銀河の夜
「お父さんは、どこへいったの?」
「遠くに行っただけよ。」
「なのにどうして、お父さんは・・」
「さあ、もう行く時間よ。」
「いくってどこに?」
「遠い所よ。」
「お父さんと同じところ?」
「いいえ、違う遠いところよ。」
「もう、お父さんと会えないの?」
「ええ、もう会えないわ。」
「でも、でも、」
「いい?ここの扉を開けたら一目散に走って駅へ向かうのよ。誰かいても、誰が話しかけてきても、聞いちゃだめ。まっすぐ駅を目指して走るの。」
「うん・・・。わかった。」
扉がコマ送りで開いていく。
繋いだ手を放さないようにあたしは駅へ向けて走った。
途中で誰かいたかもしれないし誰もいなかったかもしれない。
誰かが声をかけてきてたのかもしれないしかけてきていなかったのかもしれない
なにも分からなかった。
とにかく、あたしは、お母さんを引っ張って、まっしぐらに駅まで走って行った。
星が瞬いていた
あたしが小さかった頃、お父さんにどうしてお星様がチカチカしてるのか聞いたことがあった。

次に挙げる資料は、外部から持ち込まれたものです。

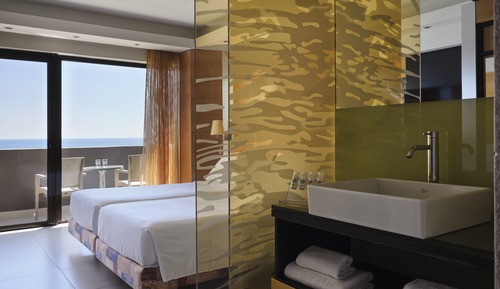 Premium Double Room, Sea View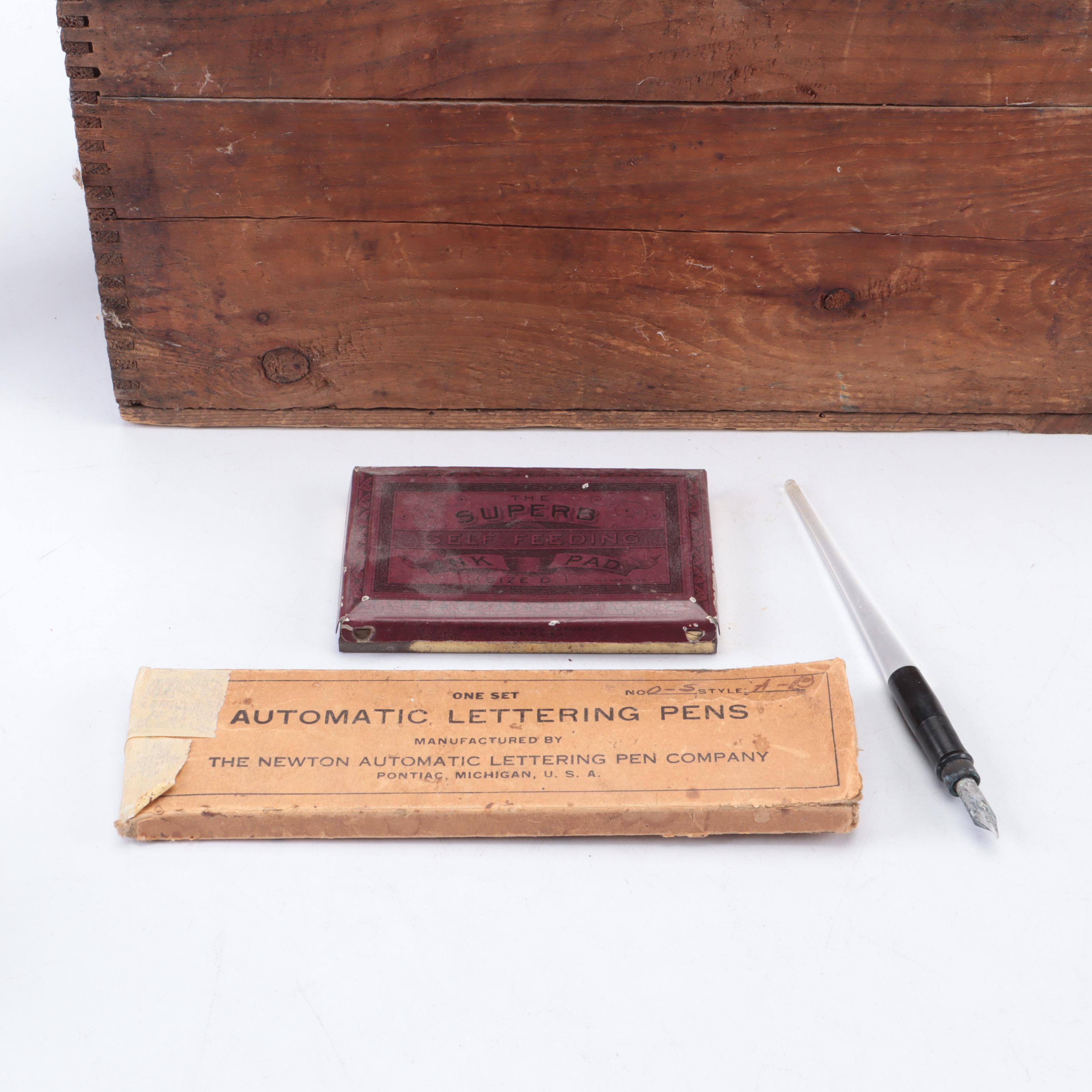 Carter's, Woodstock with Other Bottles, Cans, Advertisement Page and More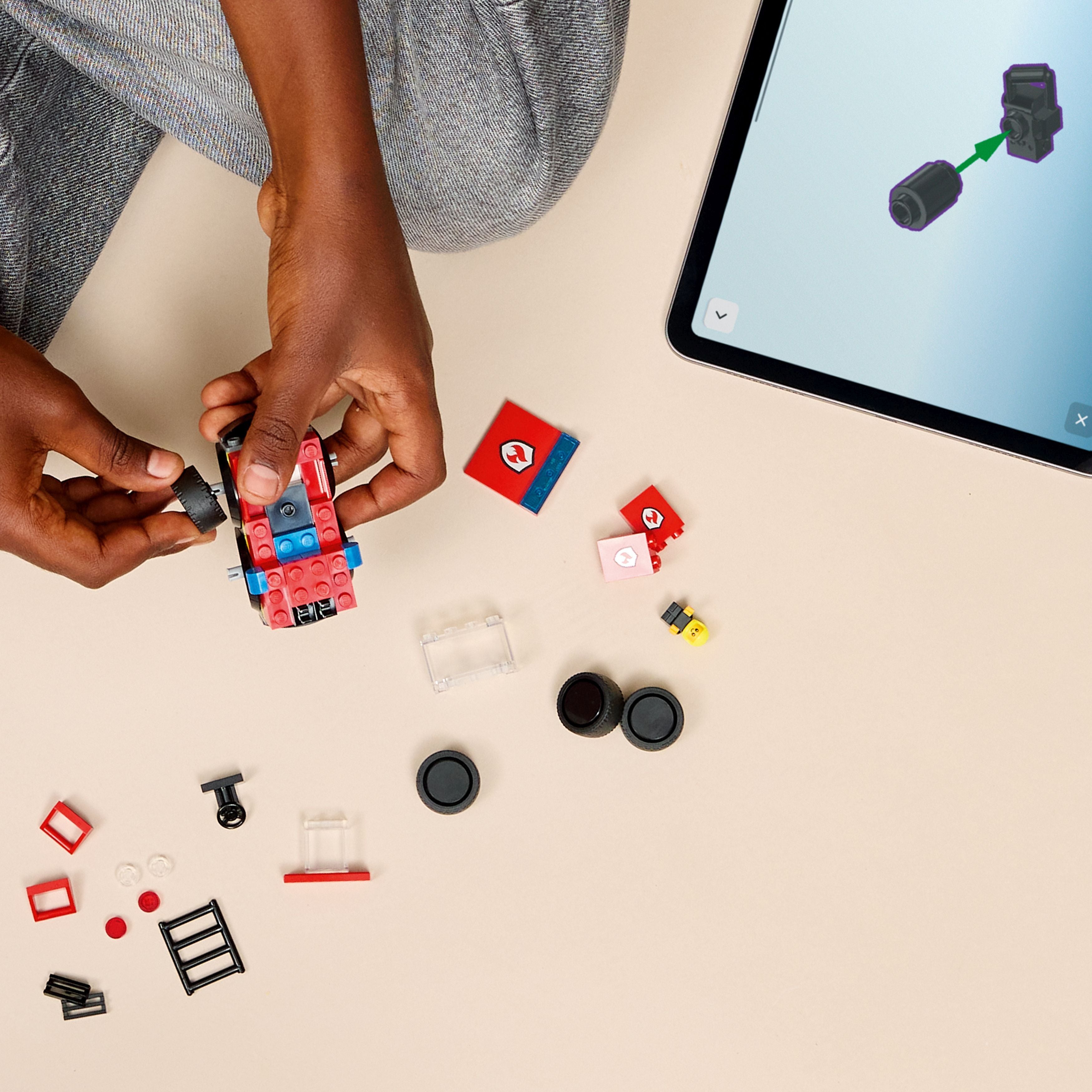 LEGO City Coole Flitzer – Löschauto 60482 - Bild 6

「お星様たちはね、ああやって他のともだちと交信しているんだよ。」
・・・・あのときは、銀河ぜんたいがやさしかった
だけどあたしの左手を握るお父さんはもういない。
きれいで冷たい夜空があたし達を見下ろしていた。
寒くって、悲しくって、泣きだしそうになって、ひっくってなったけれど、お母さんもひっくってなりそうだったから、声を上げて泣かなかった。ただ涙の通った跡が冷たかったから、左手でぬぐった。
「お父さんの所へ、行きたい?」
お母さんの瞳は澄んでいた。
「うん。あたし、お父さんの所へいきたい。お母さんは?」
「うん。私も、行きたい。」
優しい顔でお母さんは私を下ろしてくれた。
見慣れない目線に立って、まるで自分が列車そのものになったようだった。
ごつごつとした石を踏みながら線路を歩く。
不思議と寒くはなかった。
違和感と悲しみだけが溶けだしていた。
遠くの方に、白い点の光が見えだした。
それはどんなお星様よりも眩しかった。
「またむかしに戻りたいね。」
お母さんはそう言ってあたしをぎゅっと抱きしめた。
ぎゅっと、ぎゅっと、した。
点だった光はだんだんと大きくなっていた。
風があたし達に向かってわぁあっと吹きつけてきた。
あたしとお母さんは、背筋をピンと伸ばして、顎を引いて、それに向き合った。
警笛が寒い夜空に響く。
あたしも、お母さんも、涙の跡はもう乾いていた。
お母さんの左手は白くとても冷たかった。
強く手を握り返して、あたしはお母さんを見た。
風で黒くて綺麗な髪の毛が波打ち、瞳は光に照らされて輝いていた。
轟音と警笛がすぐそばで聞こえた。
あたし、お父さんとお母さんのこどもで、ほんとうによかった。